Buried in all of this I find at least one common theme - the complete step around transaction costs seems to crop up again and again in economic analyses. It costs something to find a job, leave a job, start a job, change jobs - so much so that even if two people would be better suited to switching jobs, it's likely not going to happen because of the transaction costs. At the aggregate level, that's a problem we should be trying to fix - but instead we're ingraining it. (Parking meters and road tolls are often truly egregious examples of ignoring transaction costs.)

Patrick, the RRSP example of bridging *almost* works - except for people on defined benefit pension plans. Those people don't have RRSPs - nor do they have RRSP contribution room, because there is a special deduction to account for the defined benefit pension. They have the pension, but not in a form they can draw down against. How would you accomodate those people?
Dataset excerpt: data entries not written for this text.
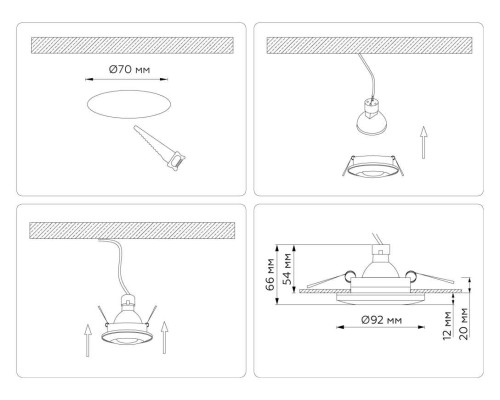 Ø70 мм

66 мм
54 мм
Ø92 мм
12 мм
20 мм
Your eyeglass example is great Chris. How come, when we look across the frequency spectrum of eyeglass prices, we see a spike at $200, just like the spike at 10 weeks!

Your second paragraph, about employers finding it easier to "lay off" when it's really "fired for cause" sounds plausible. Can't see how to test it though. Maybe see how the ratio of layoffs vs (fired + quits) varies across weeks worked, or something similar?

Harper's 2% GST cut costs $12B annual in revenue and stimulates production of many luxury goods that are being abandoned in the USA now. This Iggy plan costs $1B/yr, no comparison.

Raise money with cap-and-trade (give provinces jurisdiction to go to carbon tax?) revenues; instead of making it revenue neutral put revenues to killing deficit. Semiconductors companies make microchips, the product with the longest supply chain. So favour these companies for highest GDP pop (much of it to Tiger economies). If debt forces the USA DoD to scale back aerospace orders, shift to bolstering domestic space agency programmes (research labs get the dollars given now to DoD suppliers assuming scale-back). How about a national wind turbine grid (employment intensive supply chain much of it in Denmark)? Have every point in the country potentially servicable by wind turbines, I think the powerline loss limit is 1500km. Will someone please give Zenn a sliver of the public dollars that have sustained the oil sands industry?

I doubt the 'lay-off' that is really 'fired for cause' is a big deal. Keep in mind that 'fired for cause' is really serious stuff. You have to be truly dedicated to get fired for cause. It's not the same as 'doesn't really do a great job' or 'I don't like him/her'. I suspect giving employers and employees a mechanism to make a graceful exit probably increases liquidity in the labour market and cuts down on lawsuits.